- [PERMINTAAN TERTULIS 1] Menurut kutipan tentang kewarganegaraan ganda, asas apa yang dikenal dalam UU Kewarganegaraan yang saat ini ada di Indonesia?
- [PERMINTAAN TERTULIS 2] Sebutkan semua pasal dan huruf yang dirujuk di dalam rumusan Pasal 6 UU Kewarganegaraan pada kutipan tentang kewarganegaraan ganda.
- [PERMINTAAN TERTULIS 3]
Tolong tentukan apakah setiap pernyataan berikut sesuai dengan kutipan tentang kewarganegaraan ganda. Jawab ya atau tidak, lalu kutip kata-kata penentunya.
(a) Usulan kewarganegaraan ganda juga didorong oleh keinginan memperluas jaringan Indonesia di berbagai belahan dunia.
(b) Anak berkewarganegaraan ganda wajib memilih salah satu kewarganegaraannya setelah berusia 21 tahun.
(c) Kutipan ini menganjurkan penerapan kewarganegaraan ganda terbatas.

- [KUTIPAN SUMBER]
Sementara itu, penerapan kewarganegaraan tunggal
sejatinya dapat membatasi pergaulan seorang warga negara dalam era moderniasasi
saat ini. Olehnya itu, penting kiranya menimbang penerapan kewarganegaraan
ganda (bukan kewarganegaraan ganda terbatas) di Indonesia. Hal ini sejalan
dengan argumentasi bahwa perlunya kewarganegaraan ganda tidak semata-mata
didasari oleh romantisme kultural yang terbalut dengan identitas politik
Indonesia. Usulan pentingnya kewarganegaraan ganda juga didorong oleh keinginan
untuk menumbuhkembangkan jaringan Indonesia diberbagai belahan dunia.[16]
Berkenaan
dengan hal tersebut, merujuk UU Kewarganegaraan yang saat ini ada di Indonesia,
dikenal penerapan asas kewarganegaraan ganda terbatas. Hal ini dapat terlhat
pada rumusan Pasal 6 UU Kewarganegaraan yang berbunyi “Dalam hal status
Kewarganegaraan Republik Indonesia terhadap anak sebagaimana dimaksud dalam
Pasal 4 huruf c, huruf d, huruf h, huruf l, dan Pasal 5 berakibat anak
berkewarganegaraan ganda, setelah berusia 18 (delapan belas) tahun atau sudah
kawin anak tersebut harus menyatakan memilih salah satu kewarganegaraannya”

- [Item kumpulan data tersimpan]
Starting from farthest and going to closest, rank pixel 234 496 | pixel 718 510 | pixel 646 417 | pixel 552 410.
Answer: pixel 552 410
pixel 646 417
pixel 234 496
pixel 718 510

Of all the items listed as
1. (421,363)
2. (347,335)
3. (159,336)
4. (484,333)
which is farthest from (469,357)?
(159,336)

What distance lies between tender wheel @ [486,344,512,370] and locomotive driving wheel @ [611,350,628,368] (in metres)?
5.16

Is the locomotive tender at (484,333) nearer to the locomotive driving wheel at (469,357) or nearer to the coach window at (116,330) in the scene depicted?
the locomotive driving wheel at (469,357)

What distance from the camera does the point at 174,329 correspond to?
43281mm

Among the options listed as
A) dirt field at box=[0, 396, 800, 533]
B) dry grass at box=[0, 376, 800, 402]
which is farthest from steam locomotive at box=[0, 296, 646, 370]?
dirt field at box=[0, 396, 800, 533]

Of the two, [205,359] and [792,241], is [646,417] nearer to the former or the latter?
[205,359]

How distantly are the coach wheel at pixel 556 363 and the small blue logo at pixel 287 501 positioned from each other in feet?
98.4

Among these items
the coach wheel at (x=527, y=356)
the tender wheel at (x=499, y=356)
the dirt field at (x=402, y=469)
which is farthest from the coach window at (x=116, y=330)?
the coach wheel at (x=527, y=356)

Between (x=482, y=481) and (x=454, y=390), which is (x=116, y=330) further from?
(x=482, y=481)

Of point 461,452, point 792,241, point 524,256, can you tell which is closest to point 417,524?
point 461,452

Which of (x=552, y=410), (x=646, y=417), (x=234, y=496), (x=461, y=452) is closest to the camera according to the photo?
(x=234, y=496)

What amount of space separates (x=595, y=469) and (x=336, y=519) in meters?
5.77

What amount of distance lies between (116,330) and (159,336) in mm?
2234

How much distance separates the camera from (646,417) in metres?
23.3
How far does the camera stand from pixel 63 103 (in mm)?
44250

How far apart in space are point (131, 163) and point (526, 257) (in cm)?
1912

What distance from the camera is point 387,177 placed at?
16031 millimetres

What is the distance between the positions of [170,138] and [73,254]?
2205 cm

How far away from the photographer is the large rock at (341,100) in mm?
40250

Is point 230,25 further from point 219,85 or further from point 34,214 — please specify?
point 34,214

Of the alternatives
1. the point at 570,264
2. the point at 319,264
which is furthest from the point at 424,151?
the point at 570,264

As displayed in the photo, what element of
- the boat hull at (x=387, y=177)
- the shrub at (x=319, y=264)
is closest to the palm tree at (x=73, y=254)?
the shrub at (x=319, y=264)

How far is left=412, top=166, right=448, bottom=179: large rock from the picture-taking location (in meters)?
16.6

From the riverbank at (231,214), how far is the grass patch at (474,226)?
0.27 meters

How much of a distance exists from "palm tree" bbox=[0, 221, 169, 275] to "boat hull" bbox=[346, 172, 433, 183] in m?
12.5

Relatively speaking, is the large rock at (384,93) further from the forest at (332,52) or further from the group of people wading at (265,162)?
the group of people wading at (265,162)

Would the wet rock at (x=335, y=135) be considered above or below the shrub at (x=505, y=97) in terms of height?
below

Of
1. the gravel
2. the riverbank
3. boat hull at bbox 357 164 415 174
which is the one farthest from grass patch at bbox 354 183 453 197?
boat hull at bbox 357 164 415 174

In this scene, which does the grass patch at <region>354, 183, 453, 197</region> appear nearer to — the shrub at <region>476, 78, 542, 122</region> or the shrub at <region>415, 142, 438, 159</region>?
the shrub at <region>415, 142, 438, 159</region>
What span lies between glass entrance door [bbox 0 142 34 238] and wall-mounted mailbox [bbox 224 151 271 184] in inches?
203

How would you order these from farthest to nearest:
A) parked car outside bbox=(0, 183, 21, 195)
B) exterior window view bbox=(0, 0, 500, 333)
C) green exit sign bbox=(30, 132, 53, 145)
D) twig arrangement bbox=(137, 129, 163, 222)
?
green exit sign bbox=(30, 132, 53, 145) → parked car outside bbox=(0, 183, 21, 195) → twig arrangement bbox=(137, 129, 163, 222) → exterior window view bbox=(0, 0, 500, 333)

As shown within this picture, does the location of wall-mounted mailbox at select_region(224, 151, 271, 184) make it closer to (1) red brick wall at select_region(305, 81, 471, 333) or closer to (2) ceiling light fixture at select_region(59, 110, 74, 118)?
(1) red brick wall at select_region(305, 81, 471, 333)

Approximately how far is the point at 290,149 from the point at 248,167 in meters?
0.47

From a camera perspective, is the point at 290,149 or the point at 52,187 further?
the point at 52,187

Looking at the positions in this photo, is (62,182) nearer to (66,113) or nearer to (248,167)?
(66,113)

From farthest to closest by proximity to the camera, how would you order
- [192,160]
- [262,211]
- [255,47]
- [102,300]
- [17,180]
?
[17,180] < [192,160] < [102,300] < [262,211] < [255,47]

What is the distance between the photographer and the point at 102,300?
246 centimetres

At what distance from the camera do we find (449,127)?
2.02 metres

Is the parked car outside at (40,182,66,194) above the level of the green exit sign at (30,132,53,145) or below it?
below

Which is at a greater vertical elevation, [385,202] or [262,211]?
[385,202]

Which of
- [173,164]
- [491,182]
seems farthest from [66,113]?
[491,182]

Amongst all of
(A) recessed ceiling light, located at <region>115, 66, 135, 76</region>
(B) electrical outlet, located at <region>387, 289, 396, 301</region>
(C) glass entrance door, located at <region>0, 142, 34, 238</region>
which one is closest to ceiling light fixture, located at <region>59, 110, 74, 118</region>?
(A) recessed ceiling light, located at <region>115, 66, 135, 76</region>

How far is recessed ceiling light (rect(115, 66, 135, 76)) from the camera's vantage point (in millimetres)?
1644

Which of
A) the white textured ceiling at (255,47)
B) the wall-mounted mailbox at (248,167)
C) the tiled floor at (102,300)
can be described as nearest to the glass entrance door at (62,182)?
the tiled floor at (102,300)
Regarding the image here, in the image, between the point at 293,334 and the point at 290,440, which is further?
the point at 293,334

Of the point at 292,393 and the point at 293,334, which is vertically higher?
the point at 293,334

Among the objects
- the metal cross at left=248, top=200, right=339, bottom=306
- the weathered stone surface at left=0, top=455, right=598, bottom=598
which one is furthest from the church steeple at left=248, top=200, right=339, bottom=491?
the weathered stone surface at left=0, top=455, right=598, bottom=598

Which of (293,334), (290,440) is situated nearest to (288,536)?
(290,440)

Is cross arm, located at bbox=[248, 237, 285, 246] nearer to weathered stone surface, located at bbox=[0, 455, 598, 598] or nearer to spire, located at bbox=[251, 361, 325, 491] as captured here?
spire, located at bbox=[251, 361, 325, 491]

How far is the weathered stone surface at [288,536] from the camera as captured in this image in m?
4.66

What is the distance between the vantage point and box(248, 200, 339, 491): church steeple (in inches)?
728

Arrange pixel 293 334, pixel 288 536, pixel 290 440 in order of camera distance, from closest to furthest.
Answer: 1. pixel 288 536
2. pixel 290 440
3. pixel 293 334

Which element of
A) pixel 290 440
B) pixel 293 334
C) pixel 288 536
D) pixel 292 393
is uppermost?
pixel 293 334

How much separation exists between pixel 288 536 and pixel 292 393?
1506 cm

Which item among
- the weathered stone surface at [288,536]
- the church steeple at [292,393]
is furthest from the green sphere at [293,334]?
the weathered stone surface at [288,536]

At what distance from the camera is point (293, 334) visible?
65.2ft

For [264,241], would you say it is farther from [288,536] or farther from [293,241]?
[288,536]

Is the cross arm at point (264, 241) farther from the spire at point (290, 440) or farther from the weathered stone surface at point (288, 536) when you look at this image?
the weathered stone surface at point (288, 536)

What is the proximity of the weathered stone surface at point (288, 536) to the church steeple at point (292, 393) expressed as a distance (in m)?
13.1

- [JAWABAN LENGKAP 1] Asas kewarganegaraan ganda terbatas.

- [JAWABAN LENGKAP 2]
- Pasal 4 huruf c
- Pasal 4 huruf d
- Pasal 4 huruf h
- Pasal 4 huruf l
- Pasal 5

- [JAWABAN LENGKAP 3]
(a) Ya: "Usulan pentingnya kewarganegaraan ganda juga didorong oleh keinginan untuk menumbuhkembangkan jaringan Indonesia diberbagai belahan dunia."
(b) Tidak: "setelah berusia 18 (delapan belas) tahun atau sudah kawin anak tersebut harus menyatakan memilih salah satu kewarganegaraannya"
(c) Tidak: "penting kiranya menimbang penerapan kewarganegaraan ganda (bukan kewarganegaraan ganda terbatas) di Indonesia"